Esa Venecia de Marco Polo que recoge la cita corresponde precisamente a ese espacio interior que para el escritor tiene una estrecha relación con la memoria; es decir, con la conciencia y, por tanto, con el propio acto escritural.7 De hecho, en la aceptación del impacto que los espacios de formación tienen sobre el sujeto, el escritor señaló en varias ocasiones cómo estos influyen en la psicología, el imaginario y el propio lenguaje. En su vertiente como creador, a la búsqueda de esa adecuación del lenguaje a aquello que realmente se quiere expresar,8 Calvino transformó esos lugares interiores en abstracciones ya no coincidentes con un espacio concreto imitable, sino con una dimensión espaciotemporal (volveré inmediatamente sobre ello) que deja de existir en su concreción e identidad para abrir un inmenso y mutable abanico de metáforas y símbolos, como Las ciudades invisibles ejemplifican en su forma más elaborada y madura. Para el Calvino escritor, los espacios reales deben desaparecer para ser recuperados en la escritura, convertidos en materia nueva:

Como ambiente natural, lo que no se puede rechazar u ocultar es el paisaje natal y familiar. San Remo sigue saliendo en mis libros en los más variados escorzos y perspectivas, sobre todo visto desde arriba y sobre todo está presente en muchas de las ciudades invisibles […]. Toda búsqueda no puede partir más que de ese núcleo del que se desarrollan la imaginación, la psicología, el lenguaje. Esta persistencia es tan fuerte en mí como lo fue en mi juventud el impulso centrípeto que pronto se reveló sin retorno porque rápidamente los lugares han dejado de existir.9

Relacionado con la materia ficcional de Las ciudades invisibles, y ocupando un lugar central en la personalidad estética de Calvino, hay que añadir, como se ha adelantado, al menos otros dos espacios que, junto con los de la niñez, acompañaron al escritor e influyeron poderosamente en su identidad intelectual más madura. Su incorporación en cuanto materia enmascarada y ficcionalizada en sus obras y su mención casi confesional en infinitas entrevistas dan la medida de la importancia que tuvieron para el escritor Nueva York y París, las dos ciudades a las que me refiero, sobre las que Calvino reflexionó con singular agudeza a lo largo de toda su vida y cuya influencia en Las ciudades invisibles no solo fue explícitamente reconocida por él mismo, sino que justifica la conclusión de esta comunicación a la que llegaré ya en breve.

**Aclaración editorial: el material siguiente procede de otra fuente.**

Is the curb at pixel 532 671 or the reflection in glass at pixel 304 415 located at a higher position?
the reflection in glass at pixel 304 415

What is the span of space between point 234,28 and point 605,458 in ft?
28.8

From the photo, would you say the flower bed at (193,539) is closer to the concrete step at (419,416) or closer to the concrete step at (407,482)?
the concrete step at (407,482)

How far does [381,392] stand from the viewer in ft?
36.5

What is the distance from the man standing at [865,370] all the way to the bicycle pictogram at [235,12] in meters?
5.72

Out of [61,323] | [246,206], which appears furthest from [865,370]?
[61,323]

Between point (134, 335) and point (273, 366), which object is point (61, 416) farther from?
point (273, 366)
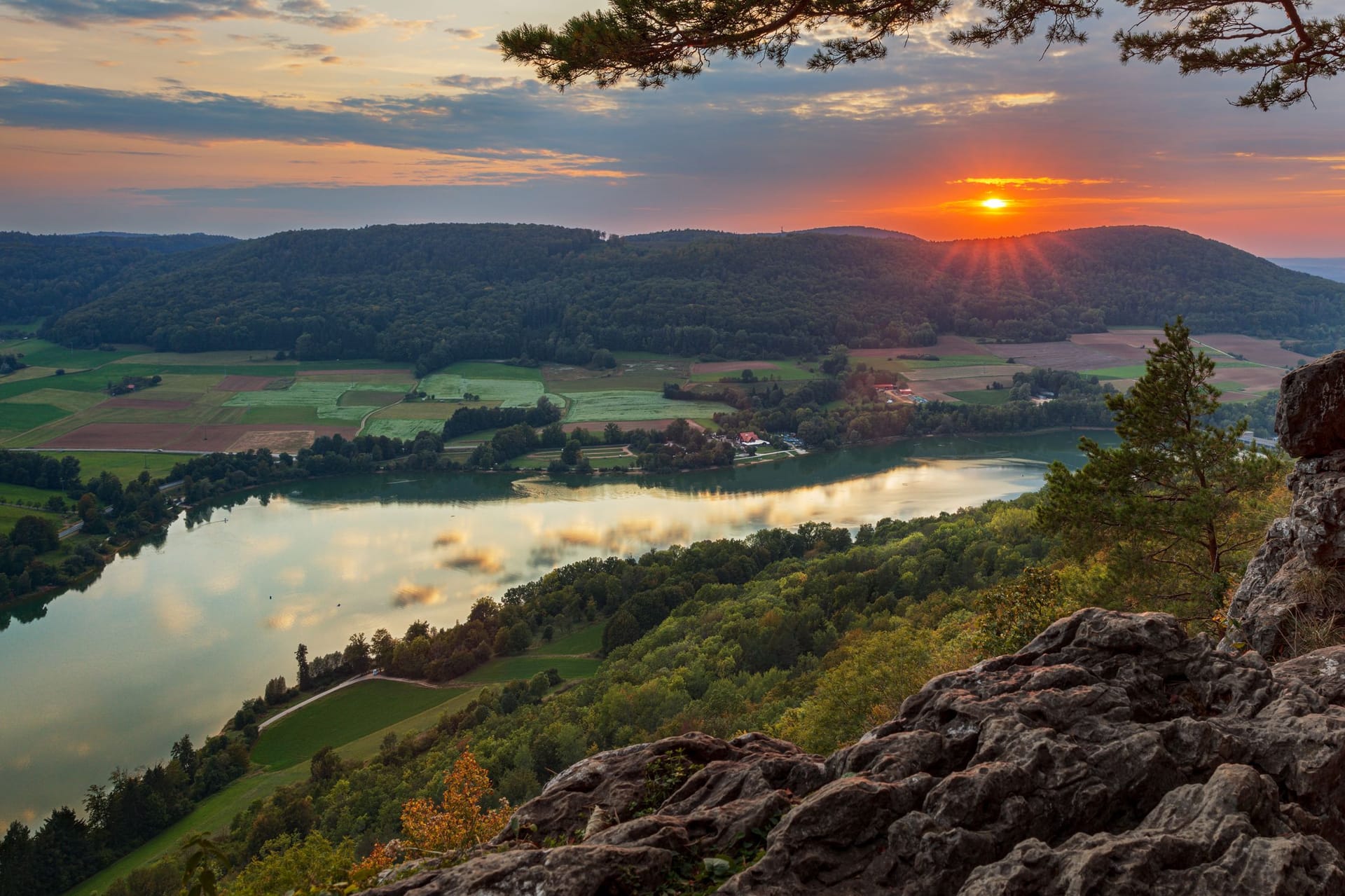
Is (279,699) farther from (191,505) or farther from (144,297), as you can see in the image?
(144,297)

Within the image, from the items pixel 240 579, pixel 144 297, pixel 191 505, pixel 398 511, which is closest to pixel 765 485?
pixel 398 511

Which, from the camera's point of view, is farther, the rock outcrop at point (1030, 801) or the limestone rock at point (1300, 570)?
the limestone rock at point (1300, 570)

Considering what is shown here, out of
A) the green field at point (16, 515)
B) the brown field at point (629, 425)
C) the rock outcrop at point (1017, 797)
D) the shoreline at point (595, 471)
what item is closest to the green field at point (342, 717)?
the shoreline at point (595, 471)

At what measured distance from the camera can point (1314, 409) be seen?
7262 millimetres

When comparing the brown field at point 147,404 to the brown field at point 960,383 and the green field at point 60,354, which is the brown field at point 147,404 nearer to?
the green field at point 60,354

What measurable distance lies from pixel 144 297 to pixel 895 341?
96.1 m

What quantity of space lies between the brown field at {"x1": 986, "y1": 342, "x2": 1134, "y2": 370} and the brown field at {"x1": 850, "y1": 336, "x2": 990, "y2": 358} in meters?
1.95

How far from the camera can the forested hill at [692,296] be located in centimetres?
9356

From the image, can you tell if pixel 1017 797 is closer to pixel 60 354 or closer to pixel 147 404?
pixel 147 404

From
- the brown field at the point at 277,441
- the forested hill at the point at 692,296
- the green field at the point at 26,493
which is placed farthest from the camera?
the forested hill at the point at 692,296

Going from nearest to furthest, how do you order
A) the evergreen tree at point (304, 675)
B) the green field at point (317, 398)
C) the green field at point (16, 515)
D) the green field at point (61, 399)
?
the evergreen tree at point (304, 675) < the green field at point (16, 515) < the green field at point (61, 399) < the green field at point (317, 398)

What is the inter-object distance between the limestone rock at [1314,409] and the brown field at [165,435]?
6782 cm

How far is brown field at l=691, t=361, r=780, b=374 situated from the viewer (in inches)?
3361

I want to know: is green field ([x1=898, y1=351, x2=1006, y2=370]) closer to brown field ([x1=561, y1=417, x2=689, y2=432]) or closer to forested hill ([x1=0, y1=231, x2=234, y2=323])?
brown field ([x1=561, y1=417, x2=689, y2=432])
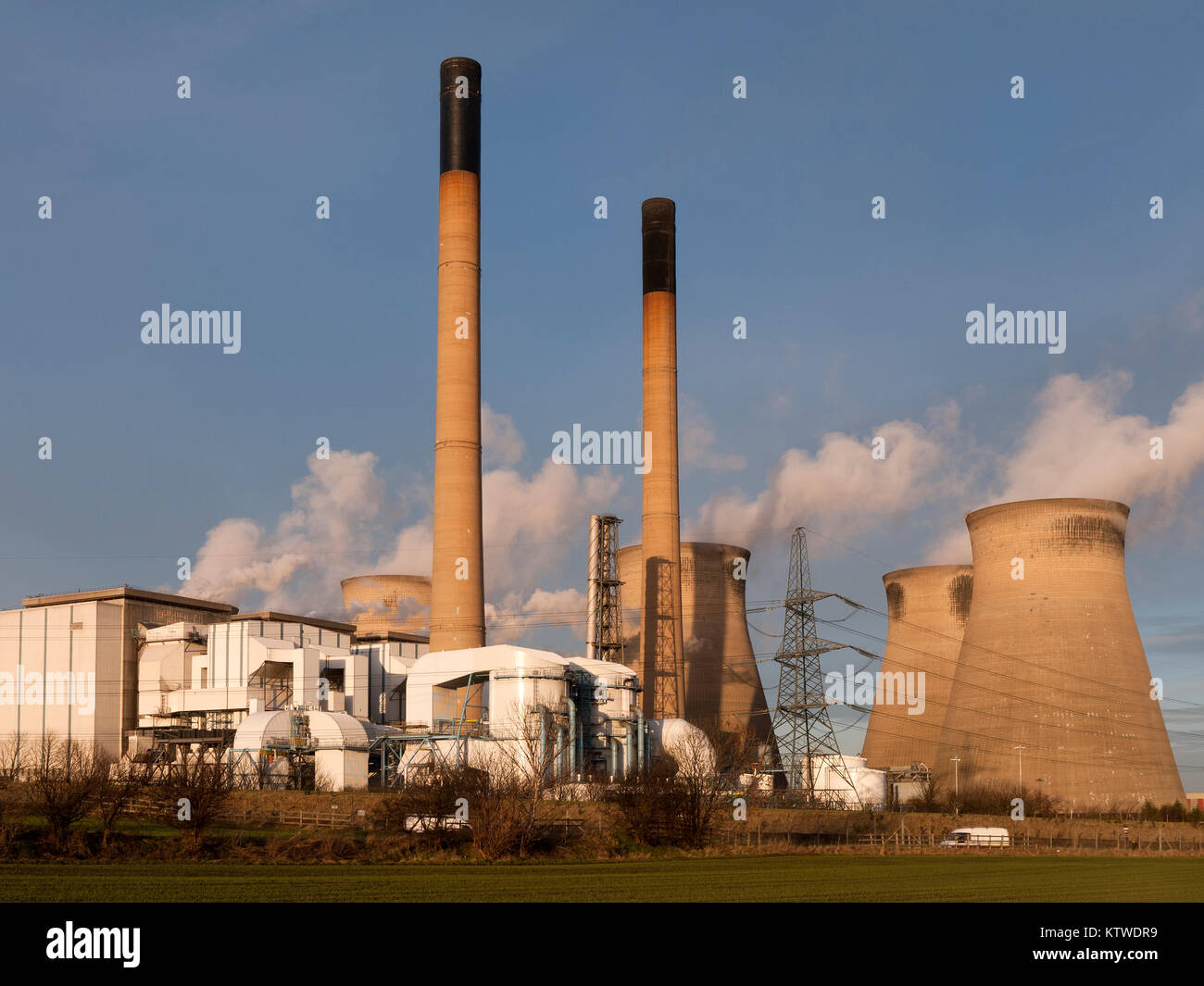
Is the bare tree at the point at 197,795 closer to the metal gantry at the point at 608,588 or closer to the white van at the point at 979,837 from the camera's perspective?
the white van at the point at 979,837

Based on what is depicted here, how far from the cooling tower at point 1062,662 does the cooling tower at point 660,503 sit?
12663mm

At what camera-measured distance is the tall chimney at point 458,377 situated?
43.8 meters

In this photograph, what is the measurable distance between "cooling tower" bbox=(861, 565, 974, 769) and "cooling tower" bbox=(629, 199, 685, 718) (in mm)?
16229

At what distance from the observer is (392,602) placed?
214ft

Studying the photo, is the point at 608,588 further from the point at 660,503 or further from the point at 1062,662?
the point at 1062,662

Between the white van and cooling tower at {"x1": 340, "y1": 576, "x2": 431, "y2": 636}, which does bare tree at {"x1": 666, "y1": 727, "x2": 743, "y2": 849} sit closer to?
the white van

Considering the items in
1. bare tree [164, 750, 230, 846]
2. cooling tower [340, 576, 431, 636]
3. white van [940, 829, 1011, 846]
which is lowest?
white van [940, 829, 1011, 846]

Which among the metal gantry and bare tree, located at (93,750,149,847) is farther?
the metal gantry

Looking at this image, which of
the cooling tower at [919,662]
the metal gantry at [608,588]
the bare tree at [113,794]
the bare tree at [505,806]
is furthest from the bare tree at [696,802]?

La ciudad de Nueva York, que Calvino visitó en varias ocasiones y en la que vivió brevemente, es definida en toda su importancia en uno de los textos más importantes (del que he extraído la cita anterior y que citaré de nuevo) y más esclarecedores de la visión teórica que Calvino tiene de la ciudad: Ermitaño en París. Considerado un texto capital para la comprensión de muchas de las facetas de la personalidad calviniana, en este texto, que tiene el importante subtítulo de Páginas autobiográficas, se recoge una larga (y célebre) entrevista que el escritor concedió a la crítica Maria Corti. En ella se lee:

La ciudad que he sentido como mi ciudad más que cualquier otra es Nueva York. Incluso una vez, imitando a Stendhal, escribí que quería que en mi tumba se escribiera “neoyorquino”. Eso era en 1960. No he cambiado de idea, aunque de entonces acá haya vivido la mayor parte del tiempo en París, ciudad de la que no me separo más que durante breves períodos y donde, tal vez, si pudiera elegir, moriré. Pero cada vez que voy a Nueva York la encuentro más bella y más cerca de una forma de ciudad ideal. Será porque es una ciudad geométrica, cristalina, sin pasado, sin profundidad, aparentemente sin secretos. Por eso es la ciudad que menos miedo da, la ciudad que me puede dar la ilusión de apoderarme de ella con la mente, de pensarla toda entera en el mismo instante.10

Si Nueva York es, pues, para el escritor esa ciudad en parte perfecta porque su carencia de espesor y pasado la hace imaginable y aprehensible como totalidad inmediata, París se coloca en las antípodas y se revela, además, como el lugar que define un punto de inflexión en la maduración de Calvino, hasta el punto de poder afirmarse que los años parisinos y su experiencia de la ciudad y en la ciudad cambiaron significativamente no solo su estética, sino sus concepciones teóricas y dieron lugar a la que podríamos definir como su nueva visión del mundo y de la realidad.11 La experiencia parisina fija dos aspectos esenciales por lo que respecta a la relación del escritor con la ciudad en general y que se reflejarán en algunas de sus obras de madurez, de forma destacada en Las ciudades invisibles.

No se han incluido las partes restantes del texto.